#### Text

···

Key words: callus culture, Polyethylene glycol (PEG), Sorghum bicolor L., water stress

Sorghum (Sorghum bicolor (L) Moench) is a major crop in many parts of Africa, Asia and Latin America (ICRISAT, 2006). It is the second crop next to maize grown across all agro-ecologies in Africa (Wortmann et al. 2006). In Ethiopia, it is the fifth

major cereal crop in terms of area and production next to teff (Eragrostis teff), barley (Hordeum vulgare), wheat (Triticum aestivum) and maize (Zea mays) (CSA 2011). Sorghum is usually grown in arid and semi-arid parts of the tropics and sub-tropics

where it is affected by drought during various growth stages (Amjad et al. 2009). This problem is intensified by the possible global climate change scenarios (IPCC 2001). For example, Simon (2009) reported that recurring drought due to deficit of rainfall in semi-arid and dry sub-humid areas of the country is one of the major causes of underproduction of sorghum.

···

#### Exercise A
Copy the sorghum passage word for word, from "where it is" to "underproduction of sorghum.".
#### Exercise B
According to the sorghum passage, which crops rank ahead of sorghum in area and production in Ethiopia?
#### Exercise C
Extend the sorghum passage, starting right after its last sentence.
The items are separate material, unrelated to the sorghum passage.

···

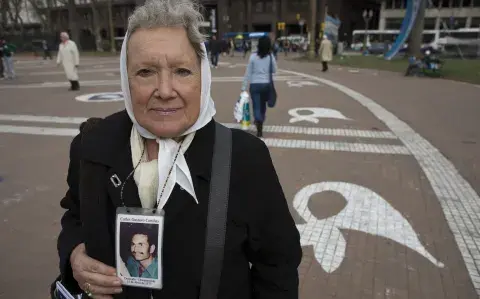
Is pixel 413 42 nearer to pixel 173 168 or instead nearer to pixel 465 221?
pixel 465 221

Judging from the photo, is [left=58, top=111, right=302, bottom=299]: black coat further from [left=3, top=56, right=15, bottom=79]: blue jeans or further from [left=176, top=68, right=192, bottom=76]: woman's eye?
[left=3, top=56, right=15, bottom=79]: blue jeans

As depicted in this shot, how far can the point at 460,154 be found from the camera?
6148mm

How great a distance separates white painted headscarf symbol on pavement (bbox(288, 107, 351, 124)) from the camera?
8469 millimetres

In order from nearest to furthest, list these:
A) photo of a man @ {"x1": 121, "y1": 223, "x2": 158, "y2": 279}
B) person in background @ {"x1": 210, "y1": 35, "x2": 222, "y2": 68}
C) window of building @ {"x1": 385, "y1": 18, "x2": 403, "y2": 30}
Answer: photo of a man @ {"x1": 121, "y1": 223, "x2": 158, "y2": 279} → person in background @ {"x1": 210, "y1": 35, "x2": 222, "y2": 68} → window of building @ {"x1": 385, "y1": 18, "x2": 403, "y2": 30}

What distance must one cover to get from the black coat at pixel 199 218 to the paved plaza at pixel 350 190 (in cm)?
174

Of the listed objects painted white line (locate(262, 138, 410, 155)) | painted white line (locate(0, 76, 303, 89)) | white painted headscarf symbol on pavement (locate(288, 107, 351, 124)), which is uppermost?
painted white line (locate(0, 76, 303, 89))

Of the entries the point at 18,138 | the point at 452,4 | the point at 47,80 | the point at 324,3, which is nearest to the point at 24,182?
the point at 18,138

···

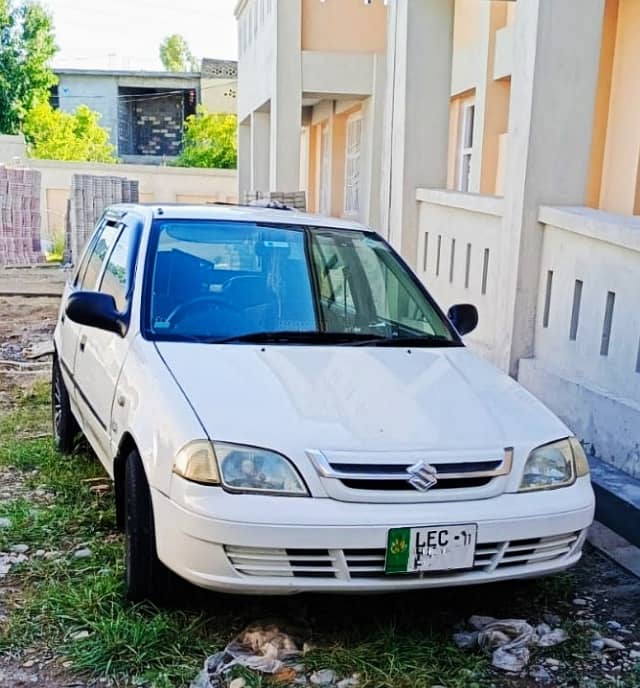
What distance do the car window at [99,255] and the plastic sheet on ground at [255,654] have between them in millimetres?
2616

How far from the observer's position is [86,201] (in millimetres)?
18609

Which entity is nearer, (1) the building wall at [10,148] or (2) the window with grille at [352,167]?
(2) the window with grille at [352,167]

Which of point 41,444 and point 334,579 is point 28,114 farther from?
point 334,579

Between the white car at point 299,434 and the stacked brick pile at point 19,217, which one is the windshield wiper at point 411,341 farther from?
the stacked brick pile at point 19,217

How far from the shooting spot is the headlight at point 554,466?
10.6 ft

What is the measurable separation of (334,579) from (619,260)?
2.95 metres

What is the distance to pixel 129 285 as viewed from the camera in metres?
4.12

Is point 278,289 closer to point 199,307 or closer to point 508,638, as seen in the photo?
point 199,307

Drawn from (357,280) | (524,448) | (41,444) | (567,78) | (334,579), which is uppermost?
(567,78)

···

#### Final answer A
where it is affected by drought during various growth stages (Amjad et al. 2009). This problem is intensified by the possible global climate change scenarios (IPCC 2001). For example, Simon (2009) reported that recurring drought due to deficit of rainfall in semi-arid and dry sub-humid areas of the country is one of the major causes of underproduction of sorghum.

#### Final answer B
Teff, barley, wheat and maize.

#### Final answer C
For the last half century variety development for lowland parts of Ethiopia has focused on the selection of early maturing varieties that can escape drought. A number of early sorghum open-pollinated varieties were developed and released for these areas (Asfaw 2007). There are, however, disadvantages to early maturity. Cultivars that mature extremely early tend to be lower in yield because the plants have a shorter growth period to flower and store nutrients in the grain (Sleper and Poehlman 2003).

On the other hand, in vitro culture studies play tremendous role by providing efficient way of understanding plant genetic processes in short period of time in a controlled environment. In vitro culture of plant cells and tissue has attracted considerable interest over recent years because it provides the means to study plant physiological aspects and genetic processes in addition to offering the potential to assist in the breeding of improved cultivars by increasing genetic variability (Wani et al. 2010).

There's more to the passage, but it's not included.